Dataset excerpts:
----
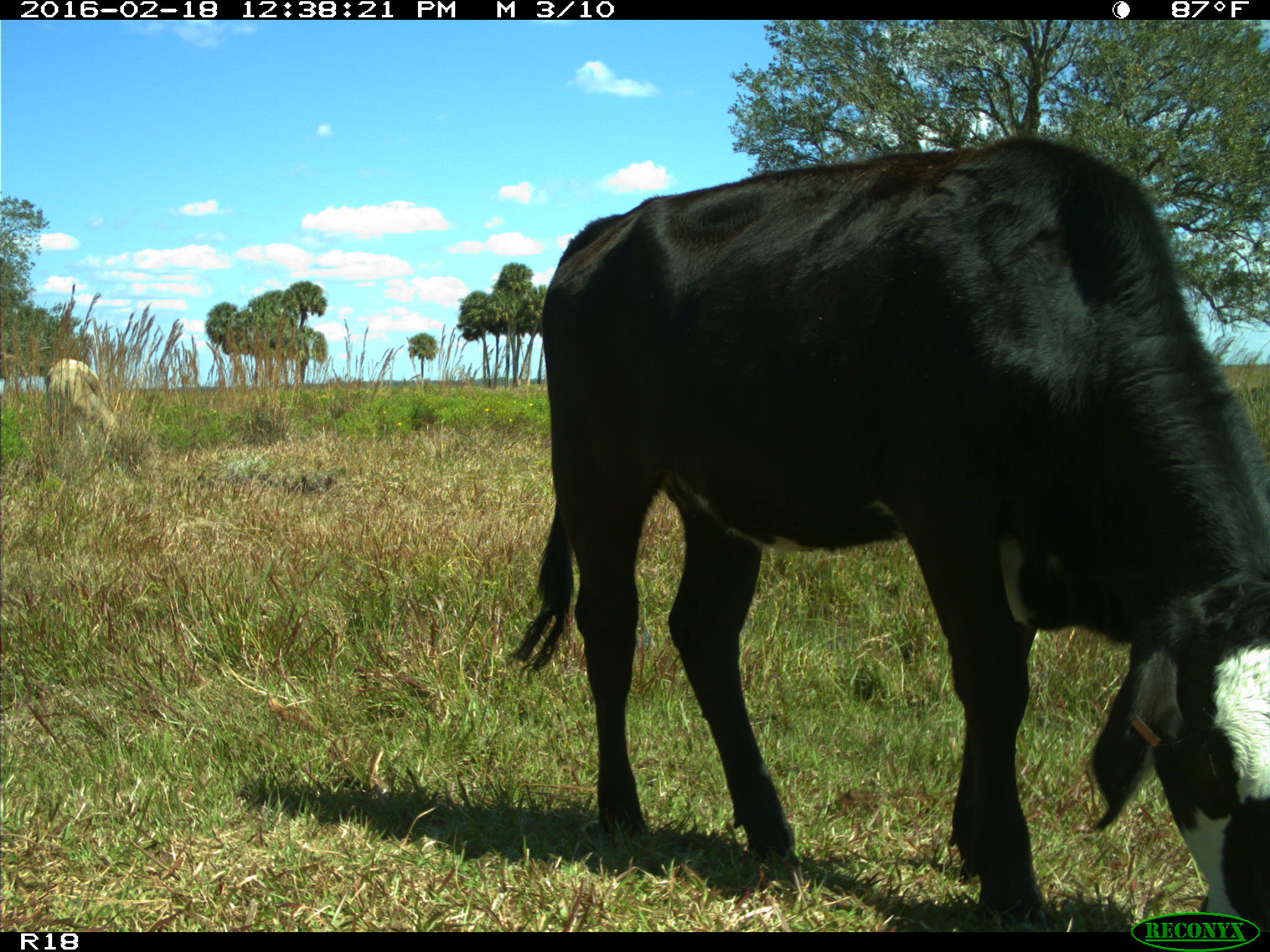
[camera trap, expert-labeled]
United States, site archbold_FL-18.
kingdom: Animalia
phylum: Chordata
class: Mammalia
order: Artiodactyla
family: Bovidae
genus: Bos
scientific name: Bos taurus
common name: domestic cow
----
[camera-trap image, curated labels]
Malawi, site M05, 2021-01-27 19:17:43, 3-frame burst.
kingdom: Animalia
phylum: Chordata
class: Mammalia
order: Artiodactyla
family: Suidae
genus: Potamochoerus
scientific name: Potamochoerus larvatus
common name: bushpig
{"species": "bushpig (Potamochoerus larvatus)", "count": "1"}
----
WHAT TO DO
Nothing should appear in the answer except the lines above from the line with "United States, site archbold_FL-18." through the line with "common name: domestic cow", both included, written out exactly.

SOLVED EXERCISE
United States, site archbold_FL-18.
kingdom: Animalia
phylum: Chordata
class: Mammalia
order: Artiodactyla
family: Bovidae
genus: Bos
scientific name: Bos taurus
common name: domestic cow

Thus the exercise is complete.